The old town hall was designed in the neoclassical style and completed in 1728. The design involved arcading on the ground floor to allow markets to be held; an assembly room with segmental headed sash windows was established on the first floor. The east elevation of the building was vertical but the west elevation of the building was curved. In 1811, a roof lantern with, a clock, a bell and weather vane was removed from the tower of the adjacent prison building, which was itself then demolished, and installed on the roof of the old town hall. As well as accommodating the local horse-drawn fire engine and the local police station, the building was used as a courthouse for petty sessions in the 19th century.

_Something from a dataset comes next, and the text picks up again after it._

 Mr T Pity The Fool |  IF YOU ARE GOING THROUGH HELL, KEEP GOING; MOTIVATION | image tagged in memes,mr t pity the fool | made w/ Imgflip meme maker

The building served as the headquarters of Reigate Municipal Borough Council from its formation in 1863 until the borough council moved to the new town hall in Castlefield Road in 1901. Following the death of Lady Henry Somerset of Reigate Priory, the old town hall formed part of the estate which was acquired by a local benefactor, Randel Vogan, and donated to the borough council in 1922.

In the 1930s, two K6 red telephone boxes of the type designed by Sir Giles Gilbert Scott were installed at the old town hall, one at the east end and the other in the covered area at the west end.

Following the restoration of the building, the ground floor of the old town hall re-opened as a Caffè Nero outlet in February 2008.